TEXT —
···

Opinion
A1203855
04-18-2013
Charles J. Faruki, Esq., Daniel J. Donnellon, Esq., Stephen A. Weigand, Esq. Glenn V. Whitaker, Esq. Kent A. Britt, Esq. Eric W. Richardson, Esq. David F. Hine, Esq.
Charles J. Faruki, Esq., Daniel J. Donnellon, Esq., Stephen A. Weigand, Esq.
Glenn V. Whitaker, Esq. Kent A. Britt, Esq. Eric W. Richardson, Esq. David F. Hine, Esq.
DECISION
Beth A. Myers, Judge.
This case is before the Court on Defendants' Motion for Partial Judgment on the Pleadings. For the reasons discussed below, the motion is granted in part and denied in part.
I. STANDARD
Rule 12(C) of the Ohio Rules of Civil Procedure provides that "[a]fter the pleadings are closed but within such time as not to delay trial, any party may move for judgment on the pleadings." Judgment under R. Civ. P. 12(C) is appropriate if, after construing all reasonable inferences in favor of the nonmoving defendants, the Court determines that no material factual issues exist and that the movant is entitled to judgment as a matter of law. State ex rel. Midwest Pride IV, Inc. v. Pontious, 75 Ohio St.3d 565, 570 (1996). Stated alternatively, a court properly dismisses a complaint for failure to state a claim if it appears "beyond doubt that a plaintiff can prove no set of facts warranting a recovery." Mitchell v. Lawson Milk Co., 40 Ohio St.3d 190, 192 (1988) (citation omitted). A motion for judgment on the pleadings is subject to the same standard applicable to motions under Civil Rule 12(B)(6) and should be granted only when it is apparent that the plaintiff "can prove no set of facts warranting relief." Slone v. Aerospace Design & Fabrication, Inc., 111 Ohio App.3d 725, 730 (8 Dist. 1996).
Dist. 2011):
The Court must limit its determination of a motion for judgment on the pleadings solely to the allegations contained in the pleadings. Drozeck v. Lawyer Title Insurance Corporation, 140 Ohio App.3d 816, 820 (8 Dist. 2000). However, documents attached to the pleadings as exhibits are considered incorporated therein and are to be considered when ruling on a dispositive motion. Id., citing Peterson v. Teodosio, 34 Ohio St.2d 187 (1973); R. Civ. P. 10(C) ("A copy of any written instrument attached to a pleading is part of the pleading for all purposes.")

···

DATA ROWS —

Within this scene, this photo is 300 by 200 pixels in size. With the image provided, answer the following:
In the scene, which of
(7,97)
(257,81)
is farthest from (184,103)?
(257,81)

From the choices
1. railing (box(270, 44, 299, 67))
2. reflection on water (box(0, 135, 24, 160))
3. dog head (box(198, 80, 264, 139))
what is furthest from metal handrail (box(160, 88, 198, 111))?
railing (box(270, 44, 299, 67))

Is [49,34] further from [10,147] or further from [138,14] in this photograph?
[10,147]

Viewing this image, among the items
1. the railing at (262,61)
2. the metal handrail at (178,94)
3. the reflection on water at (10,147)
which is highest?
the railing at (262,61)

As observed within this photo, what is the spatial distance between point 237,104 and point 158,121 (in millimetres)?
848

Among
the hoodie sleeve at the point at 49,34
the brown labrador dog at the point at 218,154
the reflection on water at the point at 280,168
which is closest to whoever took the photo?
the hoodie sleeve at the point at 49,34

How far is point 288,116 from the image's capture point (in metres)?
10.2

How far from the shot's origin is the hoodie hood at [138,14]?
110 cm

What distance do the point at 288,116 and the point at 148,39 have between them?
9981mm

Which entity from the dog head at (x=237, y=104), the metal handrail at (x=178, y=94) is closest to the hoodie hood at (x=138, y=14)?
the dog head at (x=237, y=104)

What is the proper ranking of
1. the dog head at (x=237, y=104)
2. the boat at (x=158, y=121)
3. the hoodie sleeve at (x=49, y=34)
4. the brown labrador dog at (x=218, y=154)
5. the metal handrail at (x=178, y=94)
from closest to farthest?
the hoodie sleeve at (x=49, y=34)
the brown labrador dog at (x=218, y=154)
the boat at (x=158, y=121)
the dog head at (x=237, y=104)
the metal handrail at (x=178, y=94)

···

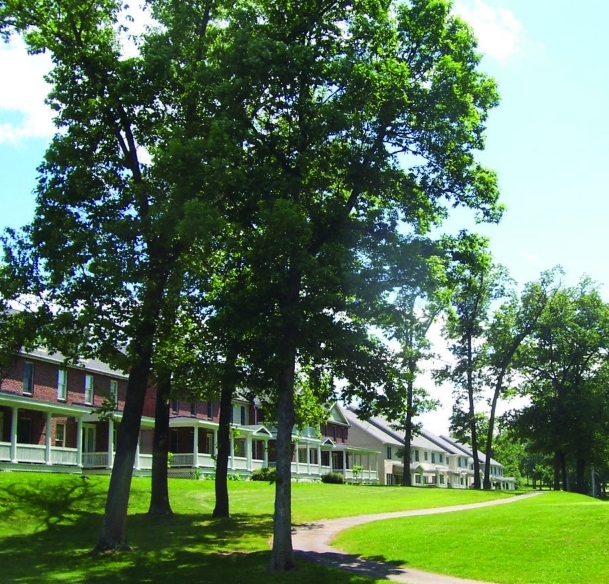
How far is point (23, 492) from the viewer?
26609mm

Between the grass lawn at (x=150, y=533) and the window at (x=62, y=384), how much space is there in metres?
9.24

···

INSTRUCTIONS —
**a)** Answer these questions about the court decision on the motion for judgment on the pleadings:
(i) Which judge wrote the decision?
(ii) How did the Court rule on the motion?
(iii) Which Ohio civil rule is quoted as making an attached written instrument part of the pleading for all purposes?
**b)** Resume the court decision on the motion for judgment on the pleadings, starting after its last sentence.

TASK-BY-TASK RESULTS —
**a)**
(i) Beth A. Myers
(ii) The motion was granted in part and denied in part.
(iii) Rule 10(C)

**b)**
Dist. 2006) (granting summary judgment for lack of evidence of a malicious combination).
II. DISCUSSION
Defendants (collectively referred to as "Fifth Third") seek judgment on the pleadings on Plaintiffs claims for: 1) aiding and abetting fraud; 2) Ohio civil RICO; and 3) civil conspiracy. Plaintiff agrees that in light of DeVries Dairy, LLC v. White Eagle Cooperative Association, 132 Ohio St.3d 516 (2012), it has no claim for aiding and abetting fraud. Therefore, the Court will address only the other two claims.
A. Ohio Civil RICO ("OCAA")
R.C. 2923.32(A)(1) provides:
(A)(1) No person employed by, or associated with, any enterprise shall conduct or participate in, directly or indirectly, the affairs of the enterprise through a pattern of corrupt activity or the collection of an unlawful debt.
The OCAA defines "enterprise" in R.C. 2923.31(C) as:
(C) "Enterprise" includes any individual, sole proprietorship, partnership, limited partnership, corporation, trust, union, government agency, or other legal entity, or any organization, association, or group of persons associated in fact although not a legal entity. "Enterprise" includes illicit as well as licit enterprises.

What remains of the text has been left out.